Müslümanlık nerde! Bizden geçmiş insanlık bile…
Adem aldatmaksa maksat, aldanan yok, nafile!
Kaç hakiki müslüman gördüm ise, hep makberdedir;
Müslümanlık, bilmem amma, galiba göklerdedir;
İstemem, dursun o payansız mefahir bir yana…
Gösterin ecdada az çok benzeyen kan bana!
İsterim sizlerde görmek ırkınızdan yadigar,
Çok değil, ancak Necip evlada layık tek siar.
Varsa şayet, söyleyin, bir parçacık insafınız:
Böyle kansız miydi -hasa- kahraman ecdadınız?
Böyle düşmüş müydü herkes ayrılık sevdasına?
Benzeyip sirazesiz bir mushafın eczasına,
Hiç görülmüş müydü olsun kayd-i vahdet tarumar?
Böyle olmuş muydu millet canevınden rahnedar?
Böyle açlıktan boğazlar miydi kardeş kardeşi?
Böyle adet miydi bi-perva, yemek insan lesi?
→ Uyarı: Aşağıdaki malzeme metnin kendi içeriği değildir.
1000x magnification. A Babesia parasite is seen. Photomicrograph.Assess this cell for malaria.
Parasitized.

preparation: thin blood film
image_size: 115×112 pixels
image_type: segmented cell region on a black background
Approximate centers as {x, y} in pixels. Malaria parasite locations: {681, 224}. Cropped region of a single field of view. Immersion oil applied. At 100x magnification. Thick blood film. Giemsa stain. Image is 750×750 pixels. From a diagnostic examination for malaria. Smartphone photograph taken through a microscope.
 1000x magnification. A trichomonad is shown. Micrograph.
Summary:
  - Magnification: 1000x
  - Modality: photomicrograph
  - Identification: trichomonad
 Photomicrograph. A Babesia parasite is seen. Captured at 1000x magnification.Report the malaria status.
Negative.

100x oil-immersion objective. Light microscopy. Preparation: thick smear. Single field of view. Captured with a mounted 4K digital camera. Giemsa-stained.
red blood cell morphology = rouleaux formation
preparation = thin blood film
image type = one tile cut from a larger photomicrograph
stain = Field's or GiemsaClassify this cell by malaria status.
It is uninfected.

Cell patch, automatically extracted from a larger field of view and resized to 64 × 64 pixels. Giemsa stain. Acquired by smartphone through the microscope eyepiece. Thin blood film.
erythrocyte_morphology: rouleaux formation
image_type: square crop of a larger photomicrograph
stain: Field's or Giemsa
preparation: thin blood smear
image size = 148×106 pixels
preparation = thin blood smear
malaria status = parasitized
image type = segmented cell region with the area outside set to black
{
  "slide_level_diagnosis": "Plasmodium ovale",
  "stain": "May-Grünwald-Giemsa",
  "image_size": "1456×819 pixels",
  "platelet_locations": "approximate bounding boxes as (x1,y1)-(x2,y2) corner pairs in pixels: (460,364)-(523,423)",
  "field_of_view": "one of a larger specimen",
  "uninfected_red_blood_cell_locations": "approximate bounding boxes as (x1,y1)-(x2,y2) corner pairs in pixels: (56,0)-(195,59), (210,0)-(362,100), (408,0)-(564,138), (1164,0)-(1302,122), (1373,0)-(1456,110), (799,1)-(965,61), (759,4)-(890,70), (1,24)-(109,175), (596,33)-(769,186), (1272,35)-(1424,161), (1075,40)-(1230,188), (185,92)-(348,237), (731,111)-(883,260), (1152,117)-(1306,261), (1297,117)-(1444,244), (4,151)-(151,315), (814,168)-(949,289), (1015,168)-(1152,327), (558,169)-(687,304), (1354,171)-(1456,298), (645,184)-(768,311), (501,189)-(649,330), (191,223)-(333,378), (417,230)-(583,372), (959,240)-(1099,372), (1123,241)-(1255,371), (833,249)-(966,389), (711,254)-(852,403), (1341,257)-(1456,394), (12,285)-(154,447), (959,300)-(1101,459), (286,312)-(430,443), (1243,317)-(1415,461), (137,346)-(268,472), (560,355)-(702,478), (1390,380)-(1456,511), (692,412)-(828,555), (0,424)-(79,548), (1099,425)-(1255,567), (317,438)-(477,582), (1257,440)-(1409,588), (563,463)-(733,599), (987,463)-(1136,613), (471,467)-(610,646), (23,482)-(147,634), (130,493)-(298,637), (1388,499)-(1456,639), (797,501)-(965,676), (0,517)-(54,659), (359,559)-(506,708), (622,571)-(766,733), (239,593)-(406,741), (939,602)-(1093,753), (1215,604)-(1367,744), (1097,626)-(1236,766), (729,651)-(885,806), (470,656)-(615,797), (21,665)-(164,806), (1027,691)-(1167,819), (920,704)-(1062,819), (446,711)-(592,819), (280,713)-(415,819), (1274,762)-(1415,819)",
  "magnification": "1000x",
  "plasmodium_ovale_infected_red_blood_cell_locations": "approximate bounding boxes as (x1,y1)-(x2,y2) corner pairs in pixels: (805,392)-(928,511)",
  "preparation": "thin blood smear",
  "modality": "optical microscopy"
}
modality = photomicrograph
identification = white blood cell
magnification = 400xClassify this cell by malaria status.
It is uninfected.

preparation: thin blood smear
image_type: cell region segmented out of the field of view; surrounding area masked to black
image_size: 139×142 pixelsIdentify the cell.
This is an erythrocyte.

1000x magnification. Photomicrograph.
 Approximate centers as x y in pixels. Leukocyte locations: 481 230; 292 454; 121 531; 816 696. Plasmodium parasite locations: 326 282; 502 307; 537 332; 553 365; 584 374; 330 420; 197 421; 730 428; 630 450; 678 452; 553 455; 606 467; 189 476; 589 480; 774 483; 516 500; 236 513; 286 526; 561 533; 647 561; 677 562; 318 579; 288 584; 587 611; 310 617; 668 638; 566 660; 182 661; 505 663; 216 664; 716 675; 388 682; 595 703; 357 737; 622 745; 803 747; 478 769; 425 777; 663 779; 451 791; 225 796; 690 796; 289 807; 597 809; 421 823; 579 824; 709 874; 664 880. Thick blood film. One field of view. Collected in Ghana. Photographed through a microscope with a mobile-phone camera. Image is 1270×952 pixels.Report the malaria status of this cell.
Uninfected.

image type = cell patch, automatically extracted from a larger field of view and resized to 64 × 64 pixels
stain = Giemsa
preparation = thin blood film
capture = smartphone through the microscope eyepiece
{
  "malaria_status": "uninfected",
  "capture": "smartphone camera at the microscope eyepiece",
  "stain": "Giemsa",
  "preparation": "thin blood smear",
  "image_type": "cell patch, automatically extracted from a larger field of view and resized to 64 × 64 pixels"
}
Irzımızdır çiğnenen, evladımızdır doğranan…
Hey sıkılmaz, ağlamazsan, bari gülmekten utan! …
‘His’ denen devletliden olsaydı halkın behresi:
Payitahtından bugün taşmazdı sarhos naresi!
Kurt uzaklardan bakar, dalgın görürmüş merkebi.
Saldırırmış ansızın yaydan boşanmış ok gibi.
Lakin, ask olsun ki, aldırmaz otlarmış eşşek,
Sanki tavşanmış gelen, yahut kılıksız köstebek!
Kâr sayarmış bir tutam ot fazla olsun yutmayi…
Hasmı, derken, çullanırmış yutmadan son lokmayı! …
Bu hakikattir bu, şaşmaz, bildiğin usluba sok:
Halimiz merkeple kurdun ayni, asla farkı yok.
Burnumuzdan tuttu düşman; biz boğaz kaydındayız;
Bir bakin: hala mi hala ihtiras ardındayız!
Saygısızlık elverir… Bir parça olsun arlanın:
Vakti çoktan geldi, hem geçmektedir arlanmanın!
Davranın haykırmadan nakus-u izmihaliniz…
Öyle bir buhrana sapmıştır ki, zira, halimiz:
Zevke dalmak söyle dursun, vaktiniz yok mateme!
Davranın zira gülünç olduk bütün bir aleme,
Bekleşirken gökte yüz binlerce ervah, intikam;
Yerde kalmış, na’sa benzer kavm için durmak haram! …
Kahraman ecdadınızdan sizde bir kan yok mudur?
Yoksa, istikbalinizden korkulur, pek korkulur.